What exactly these work out to will be seen in Part Three. The remainder of Part Two deals with two issues: the Church-historical setting of JT, and the “Modern European Pedigree” of JT. His goal here is to “clear the air” before the exegetical work commences. The “Church-Historical Pedigree” is the subject of the next chapter. Here he deals with Luther and Calvin in relation to JT. He places them both in positive and negative relation to JT, meaning that he notes both points in their writings where they promulgate JT, and where they promulgate something different. He then examines Augustine, claiming that he abandons key points of JT later in his life (namely because of the Pelagian controversy). Campbell concludes that Luther, Calvin, and Augustine can be deployed on both sides of the JT debate, though he does note their importance in furthering JT.
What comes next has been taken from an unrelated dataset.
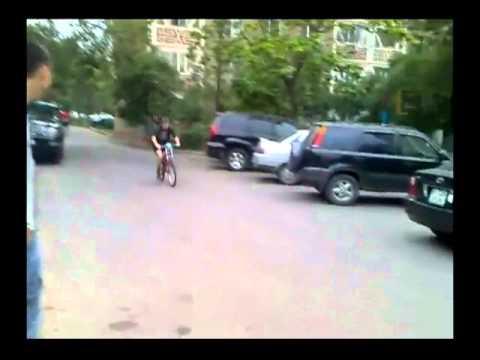 Смешные падения с велосипеда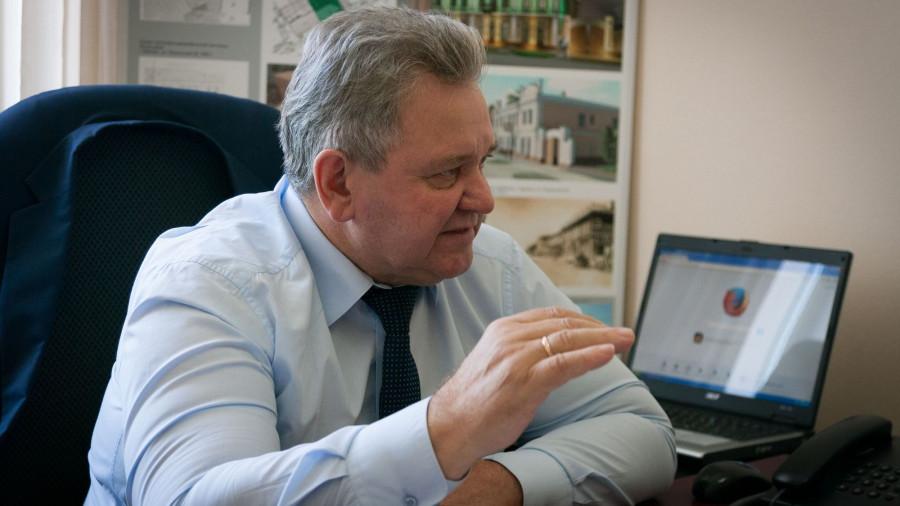 Александро Урбах.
The final chapter of Part Two deals with the “Modern European Pedigree.” The chief base of this pedigree is that JT concords with certain principles of “philosophical individualism.” He then traces Justification through as a paradigm which is foundational both for conservatives and liberals. He notes Billy Graham and Bill Bright’s “Four Spiritual Laws” on one hand, and figures culminating in Bultmann on the other. He concludes by noting that JT corresponds suspiciously to the “modern, liberal individual” (liberal in the sense of post-Enlightnment). The purpose is to highlight certain interpretative tendencies that stem from these inherited traditions. Still, it does seem odd for a book primarily about Pauline theology. Campbell leaves no stone uncovered: he tracks JT down through the ages and shows its interaction with any number of things: governments, individuals, or philosophies. This result is that JT gets wound up being implicated in all sorts of bad things: Constantianism, the liberal-nation state, capitalism, etc. I’m yet to be convinced of all of this: I’m wondering if these are “overdeterminations” on Campbell’s part (to use his own parlance).

Regardless, Part Two is concluded. We may finally proceed to the exegesis in Part Three.